The part about the Gypsies being refused entrance to Paris and London may very well be true, but given the acceptance of palmistry by both Church and State, it’s not likely that the Gypsies’ practice of palmistry had anything to do with them being refused entrance. It’s far more likely that other social and political reasons were the rationale for keeping them out.
There is no scientific basis fro palmistry. Palmistry is often associated with a number of other so called “New Age” philosophies or systems that have somewhat tenuous scientific support, at least as we understand science today. Despite this perception by many people, the fact remains that palmistry is one of the few psychic sciences that has received a good deal of attention by 19th and 20th century scientists.
The number of reputable researchers that have studied palmistry is too lengthy to list here, but it is worth noting that the result has been of great value to modern day doctors who are able to diagnose many medical and psychological conditions by examining the patterns found in the hands of their patients.
You must be psychic to read palms. The truth about this one is, “Not necessarily.” It is entirely possible to give a meaningful and accurate palm reading by using the basic interpretations found in any reputable book on palmistry.
It is true that many palm readers build on their book-knowledge by accessing their intuitive skills, but these skills are available to just about everyone who is willing to work at developing them.
Far more important to a fulfilling palm reading is a genuine desire to be helpful. With a caring spirit and a good understanding of palmistry, you don’t have to possess “amazing” psychic powers.
Your Life line predicts when you’re going to die. This is one of the most common misconceptions I hear whenever the subject of palmistry comes up. Its origin probably dates back to the Middle Ages when someone in their thirties was considered to be a senior citizen, so at the time, it probably was a safe bet for a fortune teller to predict an early death for just about anyone.
In these days of antibiotics and long life, the Life line has little or no value as an indicator of how long you will live. What it IS good for is determining the quality of life you are likely to enjoy, and we’ll take a closer look at that in just a bit.

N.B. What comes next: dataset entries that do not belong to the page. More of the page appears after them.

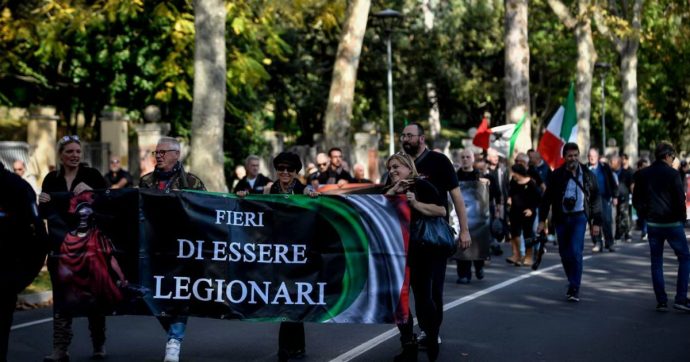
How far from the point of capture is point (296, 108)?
4359cm

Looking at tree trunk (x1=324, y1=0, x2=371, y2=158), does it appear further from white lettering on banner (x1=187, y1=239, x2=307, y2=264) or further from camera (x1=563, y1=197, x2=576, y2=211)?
white lettering on banner (x1=187, y1=239, x2=307, y2=264)

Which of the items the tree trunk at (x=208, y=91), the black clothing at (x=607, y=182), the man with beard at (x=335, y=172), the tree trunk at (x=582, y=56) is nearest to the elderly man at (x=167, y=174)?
the man with beard at (x=335, y=172)

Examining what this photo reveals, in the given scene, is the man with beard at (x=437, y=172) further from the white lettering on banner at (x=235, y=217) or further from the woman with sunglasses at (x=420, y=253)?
the white lettering on banner at (x=235, y=217)

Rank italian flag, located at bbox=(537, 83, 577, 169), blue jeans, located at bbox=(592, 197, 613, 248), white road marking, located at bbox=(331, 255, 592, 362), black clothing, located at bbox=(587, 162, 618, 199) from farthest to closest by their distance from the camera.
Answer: italian flag, located at bbox=(537, 83, 577, 169), blue jeans, located at bbox=(592, 197, 613, 248), black clothing, located at bbox=(587, 162, 618, 199), white road marking, located at bbox=(331, 255, 592, 362)

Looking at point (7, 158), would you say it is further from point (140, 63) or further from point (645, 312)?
point (645, 312)

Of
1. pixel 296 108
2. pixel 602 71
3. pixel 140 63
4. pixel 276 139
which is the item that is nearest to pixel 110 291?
pixel 140 63

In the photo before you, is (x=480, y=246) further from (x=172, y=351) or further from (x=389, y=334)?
(x=172, y=351)

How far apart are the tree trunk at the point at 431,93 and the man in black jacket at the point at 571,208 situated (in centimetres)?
3335

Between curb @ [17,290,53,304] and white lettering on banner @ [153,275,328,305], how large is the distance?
5.45 meters

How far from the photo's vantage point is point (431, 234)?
903cm

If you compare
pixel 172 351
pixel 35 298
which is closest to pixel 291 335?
pixel 172 351

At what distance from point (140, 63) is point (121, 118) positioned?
2417 millimetres

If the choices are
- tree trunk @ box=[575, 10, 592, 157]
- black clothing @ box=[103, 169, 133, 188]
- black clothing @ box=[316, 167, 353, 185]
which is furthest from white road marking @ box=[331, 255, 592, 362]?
tree trunk @ box=[575, 10, 592, 157]

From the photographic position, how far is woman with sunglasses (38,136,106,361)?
887cm
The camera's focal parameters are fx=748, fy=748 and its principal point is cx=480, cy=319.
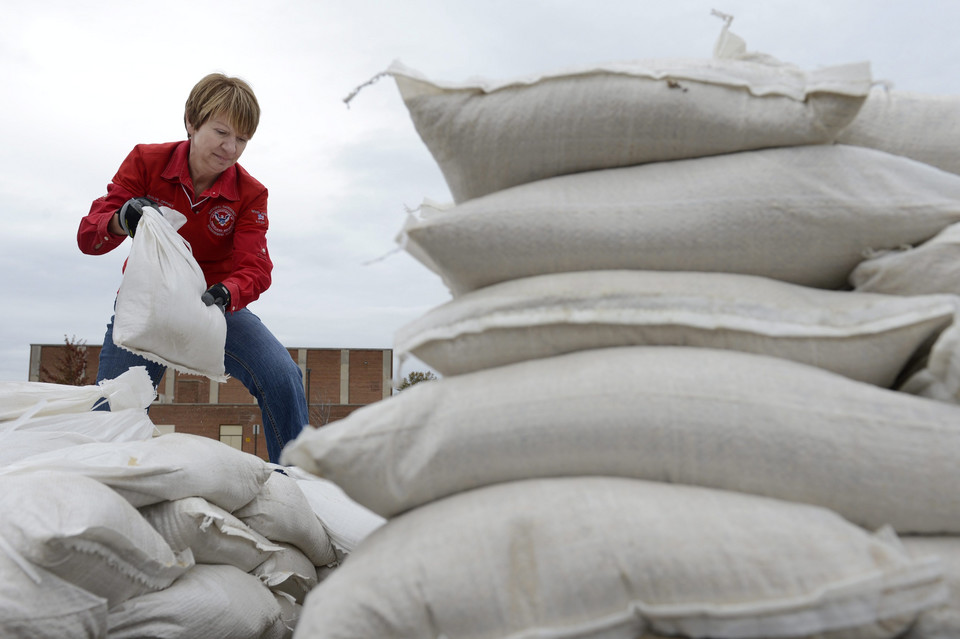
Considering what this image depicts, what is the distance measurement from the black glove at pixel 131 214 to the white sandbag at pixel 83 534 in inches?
47.0

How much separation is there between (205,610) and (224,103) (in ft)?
5.90

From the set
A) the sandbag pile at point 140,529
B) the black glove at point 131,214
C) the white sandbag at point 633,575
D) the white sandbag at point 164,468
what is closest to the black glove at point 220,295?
the black glove at point 131,214

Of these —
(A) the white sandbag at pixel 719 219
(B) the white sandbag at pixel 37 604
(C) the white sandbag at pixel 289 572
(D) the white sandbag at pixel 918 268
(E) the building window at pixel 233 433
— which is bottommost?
(E) the building window at pixel 233 433

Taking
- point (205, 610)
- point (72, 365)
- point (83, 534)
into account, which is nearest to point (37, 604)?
point (83, 534)

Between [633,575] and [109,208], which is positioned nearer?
[633,575]

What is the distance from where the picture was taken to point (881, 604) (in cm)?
85

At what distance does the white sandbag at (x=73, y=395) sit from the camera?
2.12 metres

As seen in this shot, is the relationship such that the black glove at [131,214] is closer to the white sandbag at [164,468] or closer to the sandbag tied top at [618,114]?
the white sandbag at [164,468]

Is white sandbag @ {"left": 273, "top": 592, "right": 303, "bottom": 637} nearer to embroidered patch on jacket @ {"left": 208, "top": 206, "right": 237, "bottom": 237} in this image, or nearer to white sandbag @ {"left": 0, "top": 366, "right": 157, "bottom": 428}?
white sandbag @ {"left": 0, "top": 366, "right": 157, "bottom": 428}

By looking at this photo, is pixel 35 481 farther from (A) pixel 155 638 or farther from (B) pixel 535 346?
(B) pixel 535 346

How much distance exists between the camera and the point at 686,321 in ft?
3.60

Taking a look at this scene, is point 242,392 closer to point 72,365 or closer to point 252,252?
point 72,365

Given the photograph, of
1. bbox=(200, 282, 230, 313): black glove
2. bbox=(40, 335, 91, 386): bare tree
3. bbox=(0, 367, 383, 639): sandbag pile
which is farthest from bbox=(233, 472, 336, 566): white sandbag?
bbox=(40, 335, 91, 386): bare tree

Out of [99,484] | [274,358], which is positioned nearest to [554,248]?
[99,484]
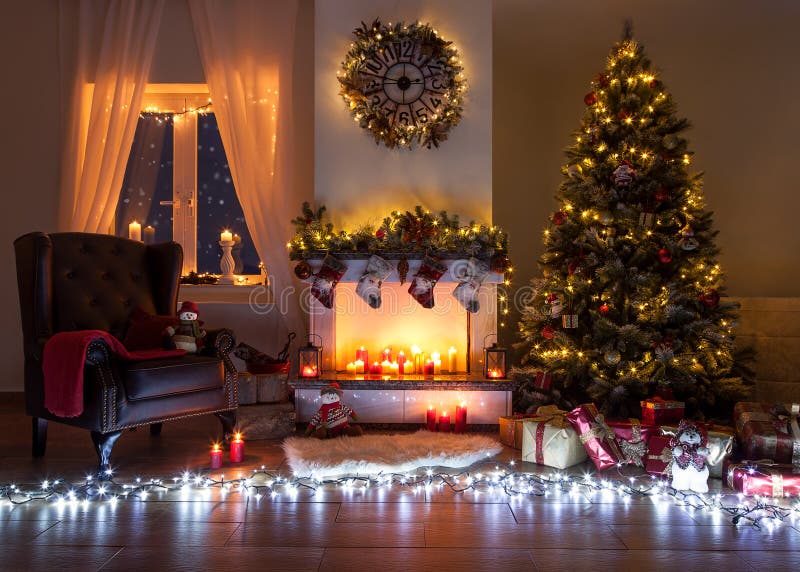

You are doomed by the lines in your hand. This idea has even less truth to it than the last one. To begin with, you need to understand that the lines in your hand are created by your conscious and sub-conscious thoughts. Bio-electrical impulses generated by your thoughts are transmitted to your hands, and over time create the lines seen in your palms. The fact is that the lines in your hand change over time based on your thoughts and experiences. Knowing this, it’s easy to see that the lines in your hand represent potential outcomes, NOT unchangeable truths.
As I tell my students and clients, if you don’t like something you see in your hand - change it. You each have the ability to change your life - and the world, if you put your mind to it. Now, if you look in your hand and see a line that indicates that you will be a failure in business because of your stubborn nature, AND you then use this as an excuse for why you’ll never succeed in business, that’s a different story. That’s called a self-fulfilling prophesy. It’s a choice that YOU make, and has absolutely nothing to do with the lines in your hand.
You may have heard the expression, “your destiny is in your hands.” This is true, but it is critical to understand that your destiny begins in your mind long before it can be seen in your hands. The choices you make and the way you use your creative intelligence determines your destiny, and the future of those around you as well.